**GIVEN TEXT**.

Obama condemns Khartoum for expelling aid groups
Sudan expelled 13 aid groups after the International Criminal Court charged President Omar Hassan al-Bashir with war crimes in Darfur, where 4.7 million people rely on foreign assistance for food, shelter and protection from fighting.
"We have a potential crisis of greater dimensions than we already saw," Obama said in his first response to the move after talks with United Nations Secretary-General Ban Ki-moon at the White House.
Obama said he had stressed in his talks with Ban the importance of the international community presenting a united front in making clear to Khartoum that it was "not acceptable to put that many people's lives at risk."
U.N. officials said on Tuesday the expulsion of the aid groups had paralyzed as much as half of the U.N.'s programs. They said they were unable to fill the gap left by the NGOs, which handed out food aid, monitored for disease outbreaks and provided clean water and healthcare across Darfur.
Obama pledged the United States would work with the United Nations in tackling the humanitarian crisis in Darfur, where U.N. officials say as many as 300,000 people have died since a conflict erupted in 2003.

**DATASET**.
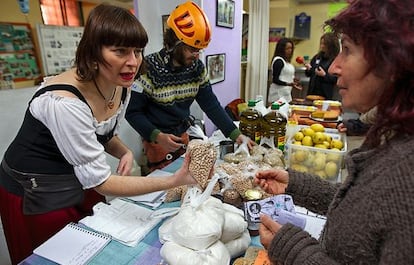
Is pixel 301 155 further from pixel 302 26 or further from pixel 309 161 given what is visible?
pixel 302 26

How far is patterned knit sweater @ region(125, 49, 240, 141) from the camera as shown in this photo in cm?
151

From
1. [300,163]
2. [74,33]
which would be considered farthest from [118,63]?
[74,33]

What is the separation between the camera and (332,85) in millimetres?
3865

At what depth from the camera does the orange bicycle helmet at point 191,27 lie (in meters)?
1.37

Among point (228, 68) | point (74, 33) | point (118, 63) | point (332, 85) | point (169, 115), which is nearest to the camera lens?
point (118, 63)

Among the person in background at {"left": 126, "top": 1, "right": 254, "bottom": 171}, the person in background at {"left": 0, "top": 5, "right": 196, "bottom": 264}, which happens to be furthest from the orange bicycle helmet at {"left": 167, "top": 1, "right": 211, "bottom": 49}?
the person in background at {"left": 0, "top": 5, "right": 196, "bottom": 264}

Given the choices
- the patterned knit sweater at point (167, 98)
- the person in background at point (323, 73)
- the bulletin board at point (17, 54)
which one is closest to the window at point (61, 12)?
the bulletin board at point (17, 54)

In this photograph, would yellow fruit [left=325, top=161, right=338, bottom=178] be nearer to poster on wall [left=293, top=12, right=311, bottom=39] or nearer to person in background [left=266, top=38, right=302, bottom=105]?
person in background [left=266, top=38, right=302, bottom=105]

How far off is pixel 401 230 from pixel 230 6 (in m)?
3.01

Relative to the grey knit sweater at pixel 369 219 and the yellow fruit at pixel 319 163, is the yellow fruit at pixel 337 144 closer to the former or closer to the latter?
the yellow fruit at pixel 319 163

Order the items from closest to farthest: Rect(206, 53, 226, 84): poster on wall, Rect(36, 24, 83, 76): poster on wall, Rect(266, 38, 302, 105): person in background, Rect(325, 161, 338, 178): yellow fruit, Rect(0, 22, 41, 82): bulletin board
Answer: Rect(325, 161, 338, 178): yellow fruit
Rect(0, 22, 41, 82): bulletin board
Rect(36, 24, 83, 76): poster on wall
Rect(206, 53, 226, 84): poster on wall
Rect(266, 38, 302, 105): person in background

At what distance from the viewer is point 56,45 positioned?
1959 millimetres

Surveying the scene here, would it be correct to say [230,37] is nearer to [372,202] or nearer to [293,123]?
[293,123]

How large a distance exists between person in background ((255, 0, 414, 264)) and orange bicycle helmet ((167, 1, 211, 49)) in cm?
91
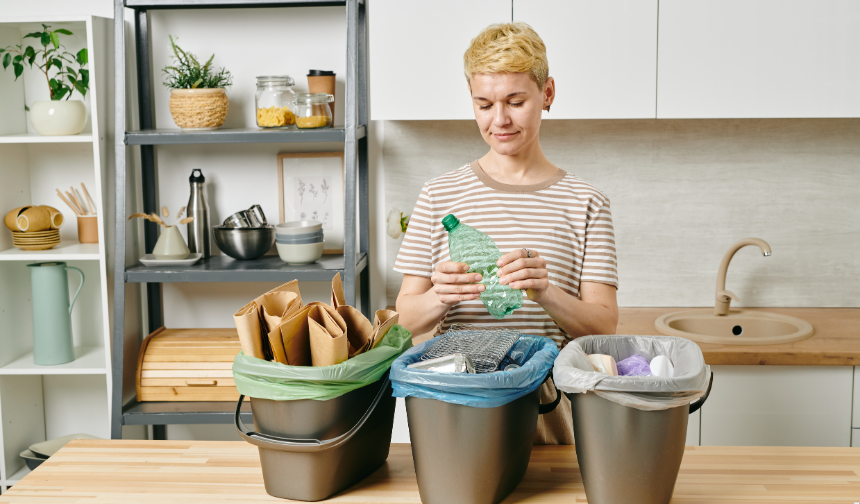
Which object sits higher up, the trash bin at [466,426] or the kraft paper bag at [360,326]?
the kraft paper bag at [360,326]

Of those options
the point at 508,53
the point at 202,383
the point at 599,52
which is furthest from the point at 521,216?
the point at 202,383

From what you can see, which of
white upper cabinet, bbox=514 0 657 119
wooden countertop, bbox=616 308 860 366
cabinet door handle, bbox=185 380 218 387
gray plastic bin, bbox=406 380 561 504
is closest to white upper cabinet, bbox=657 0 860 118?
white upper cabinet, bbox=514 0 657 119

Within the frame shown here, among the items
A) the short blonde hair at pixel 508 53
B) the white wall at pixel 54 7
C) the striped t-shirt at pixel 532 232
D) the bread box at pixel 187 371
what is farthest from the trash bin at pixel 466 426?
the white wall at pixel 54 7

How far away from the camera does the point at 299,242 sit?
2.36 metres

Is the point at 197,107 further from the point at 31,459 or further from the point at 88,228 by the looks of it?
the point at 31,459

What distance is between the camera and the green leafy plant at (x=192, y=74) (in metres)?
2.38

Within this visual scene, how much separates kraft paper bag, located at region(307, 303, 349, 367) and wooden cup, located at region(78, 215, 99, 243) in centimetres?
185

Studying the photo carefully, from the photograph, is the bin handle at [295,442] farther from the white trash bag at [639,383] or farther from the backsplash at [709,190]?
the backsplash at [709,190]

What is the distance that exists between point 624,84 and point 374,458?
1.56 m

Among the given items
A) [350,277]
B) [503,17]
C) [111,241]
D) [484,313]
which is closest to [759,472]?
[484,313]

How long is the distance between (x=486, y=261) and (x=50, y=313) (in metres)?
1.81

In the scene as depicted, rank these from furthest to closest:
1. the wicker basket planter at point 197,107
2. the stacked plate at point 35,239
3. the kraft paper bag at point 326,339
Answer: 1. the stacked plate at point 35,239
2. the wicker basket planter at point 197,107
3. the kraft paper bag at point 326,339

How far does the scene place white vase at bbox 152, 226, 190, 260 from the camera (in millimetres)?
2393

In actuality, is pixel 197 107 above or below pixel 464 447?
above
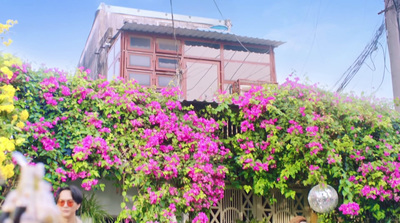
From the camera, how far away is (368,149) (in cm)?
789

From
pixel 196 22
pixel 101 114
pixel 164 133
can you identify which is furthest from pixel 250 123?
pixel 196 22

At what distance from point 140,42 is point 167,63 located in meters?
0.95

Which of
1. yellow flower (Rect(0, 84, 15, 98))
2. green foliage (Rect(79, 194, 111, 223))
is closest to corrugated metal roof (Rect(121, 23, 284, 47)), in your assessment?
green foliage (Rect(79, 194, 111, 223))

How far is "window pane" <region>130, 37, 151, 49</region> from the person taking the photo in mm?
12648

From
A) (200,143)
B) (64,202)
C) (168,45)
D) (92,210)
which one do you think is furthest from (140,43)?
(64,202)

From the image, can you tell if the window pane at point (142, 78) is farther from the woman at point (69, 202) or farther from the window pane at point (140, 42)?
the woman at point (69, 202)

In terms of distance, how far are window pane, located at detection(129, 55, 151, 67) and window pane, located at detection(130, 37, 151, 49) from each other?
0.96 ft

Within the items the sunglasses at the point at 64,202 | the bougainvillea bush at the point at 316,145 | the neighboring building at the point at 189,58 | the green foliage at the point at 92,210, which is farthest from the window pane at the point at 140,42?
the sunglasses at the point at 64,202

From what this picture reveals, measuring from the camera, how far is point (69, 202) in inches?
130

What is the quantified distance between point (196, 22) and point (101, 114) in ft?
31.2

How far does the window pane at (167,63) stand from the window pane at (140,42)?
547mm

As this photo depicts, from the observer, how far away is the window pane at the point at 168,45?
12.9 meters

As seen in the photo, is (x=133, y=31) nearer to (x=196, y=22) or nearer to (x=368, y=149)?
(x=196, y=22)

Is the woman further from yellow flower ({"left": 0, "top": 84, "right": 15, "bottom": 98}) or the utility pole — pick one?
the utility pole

---

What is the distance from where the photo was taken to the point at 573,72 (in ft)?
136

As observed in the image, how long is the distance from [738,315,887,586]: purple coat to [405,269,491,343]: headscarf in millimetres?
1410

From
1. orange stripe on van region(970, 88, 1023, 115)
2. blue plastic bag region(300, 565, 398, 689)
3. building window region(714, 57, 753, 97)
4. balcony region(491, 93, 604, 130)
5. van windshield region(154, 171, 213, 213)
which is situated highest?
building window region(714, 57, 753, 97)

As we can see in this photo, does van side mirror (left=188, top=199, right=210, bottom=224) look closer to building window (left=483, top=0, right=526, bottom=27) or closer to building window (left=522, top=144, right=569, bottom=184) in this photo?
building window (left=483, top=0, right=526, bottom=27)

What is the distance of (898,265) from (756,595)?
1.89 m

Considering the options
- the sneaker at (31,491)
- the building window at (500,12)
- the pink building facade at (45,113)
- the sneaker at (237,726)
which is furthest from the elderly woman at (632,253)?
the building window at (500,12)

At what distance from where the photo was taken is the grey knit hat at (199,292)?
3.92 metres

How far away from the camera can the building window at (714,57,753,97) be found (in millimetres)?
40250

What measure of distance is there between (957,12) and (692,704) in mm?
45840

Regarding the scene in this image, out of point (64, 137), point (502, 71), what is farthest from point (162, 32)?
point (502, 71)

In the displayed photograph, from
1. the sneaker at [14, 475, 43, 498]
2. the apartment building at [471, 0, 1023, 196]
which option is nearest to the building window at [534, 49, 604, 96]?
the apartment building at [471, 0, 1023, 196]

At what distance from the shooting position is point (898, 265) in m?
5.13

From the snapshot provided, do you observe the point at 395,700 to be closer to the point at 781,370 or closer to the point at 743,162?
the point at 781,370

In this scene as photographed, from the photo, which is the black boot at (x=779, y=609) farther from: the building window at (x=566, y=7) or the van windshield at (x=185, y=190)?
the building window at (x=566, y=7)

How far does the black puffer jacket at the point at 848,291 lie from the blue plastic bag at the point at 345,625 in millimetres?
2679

...

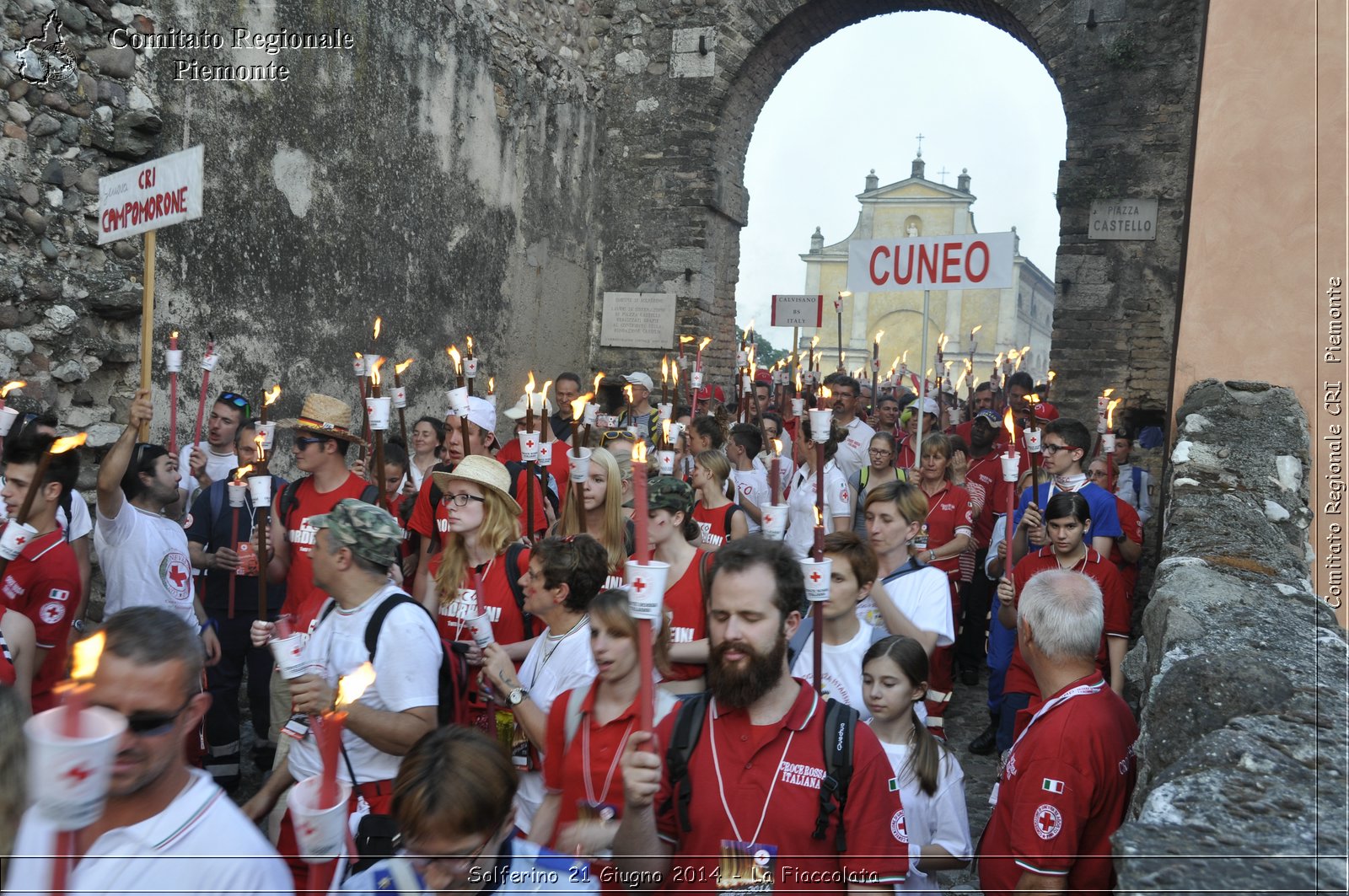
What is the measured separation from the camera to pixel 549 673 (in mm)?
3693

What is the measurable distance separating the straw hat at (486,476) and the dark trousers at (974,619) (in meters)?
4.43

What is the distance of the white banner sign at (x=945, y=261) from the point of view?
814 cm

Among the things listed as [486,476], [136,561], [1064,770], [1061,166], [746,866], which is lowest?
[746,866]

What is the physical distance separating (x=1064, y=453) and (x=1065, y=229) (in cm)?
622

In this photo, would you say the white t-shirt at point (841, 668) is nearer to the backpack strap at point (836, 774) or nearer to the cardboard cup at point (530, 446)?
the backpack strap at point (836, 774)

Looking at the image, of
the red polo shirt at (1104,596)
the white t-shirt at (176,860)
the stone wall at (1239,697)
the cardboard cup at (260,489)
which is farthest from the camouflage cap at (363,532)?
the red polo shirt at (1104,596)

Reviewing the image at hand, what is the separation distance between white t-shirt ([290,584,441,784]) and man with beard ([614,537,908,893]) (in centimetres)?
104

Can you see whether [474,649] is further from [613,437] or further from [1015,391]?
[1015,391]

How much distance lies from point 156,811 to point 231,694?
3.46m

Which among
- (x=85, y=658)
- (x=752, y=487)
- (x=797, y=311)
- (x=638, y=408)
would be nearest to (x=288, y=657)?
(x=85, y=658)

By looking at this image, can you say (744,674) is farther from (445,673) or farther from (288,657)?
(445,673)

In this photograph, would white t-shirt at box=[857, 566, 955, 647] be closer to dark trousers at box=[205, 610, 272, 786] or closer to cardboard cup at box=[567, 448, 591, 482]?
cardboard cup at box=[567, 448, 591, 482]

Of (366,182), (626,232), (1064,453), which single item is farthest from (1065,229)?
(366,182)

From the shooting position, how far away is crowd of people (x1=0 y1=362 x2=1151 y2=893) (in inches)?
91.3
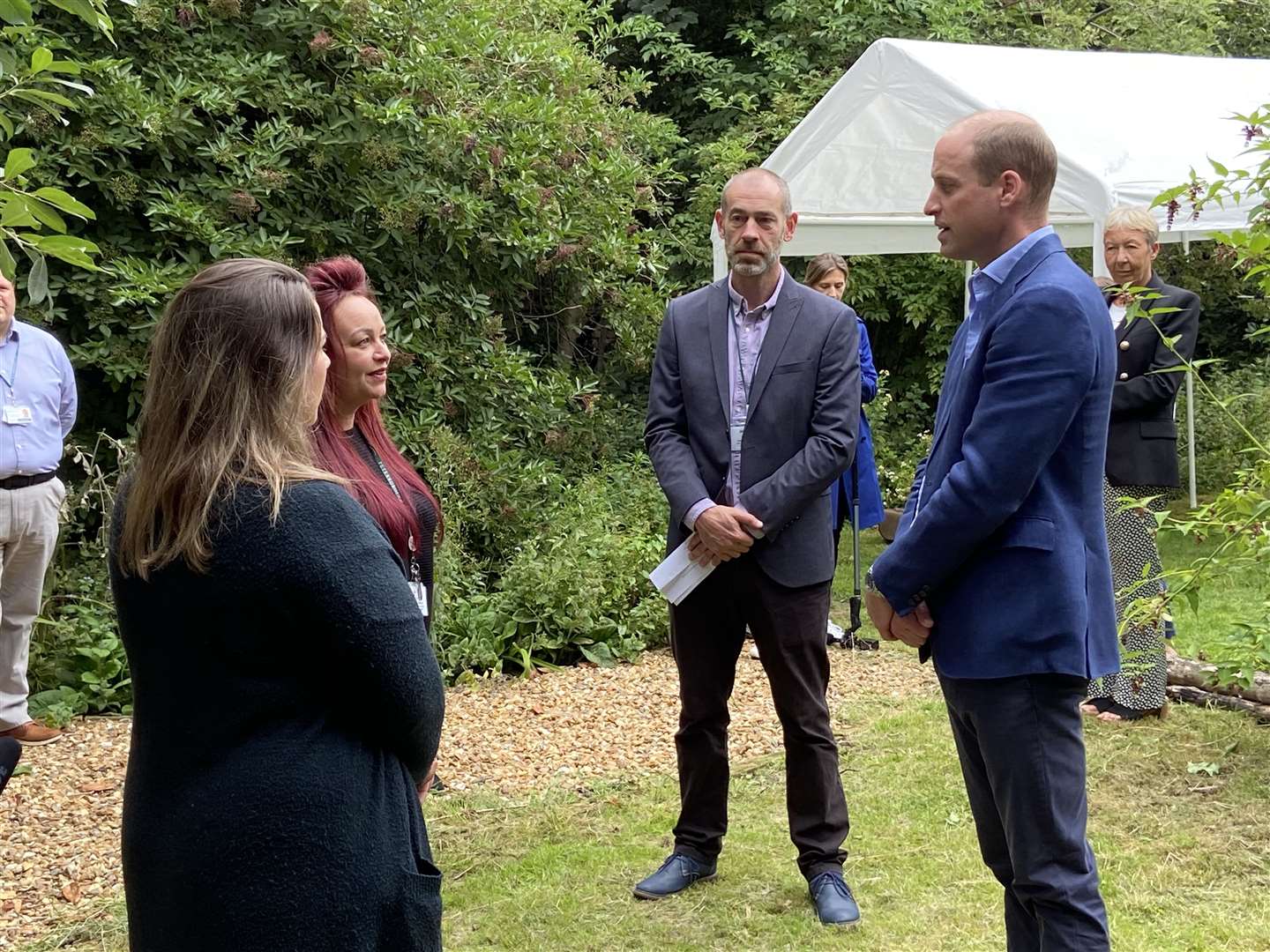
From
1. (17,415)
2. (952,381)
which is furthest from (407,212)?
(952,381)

**TASK BRIEF**.
Please extend the news report on Obama condemning Sudan's expulsion of aid groups, picking up after its final sentence.

**REPLY TO THE TASK**.
Obama said he and Ban had spent most of their time discussing the situation in Darfur but also had wide-ranging talks that touched on the global economic crisis, the war in Afghanistan and climate change.
He said they had discussed the potential threat to the global food supply if the economic crisis worsened.
For his part, Ban said he would use the G20 summit in London next month to call on the leaders of industrialized nations to keep their promises of development aid to developing nations, where he said hundreds of millions of people had been hardest hit by the crisis.
Praising Obama's leadership, he said: "The United Nations stands ready to work together with you Mr President, to make this make or break year ... to make it work."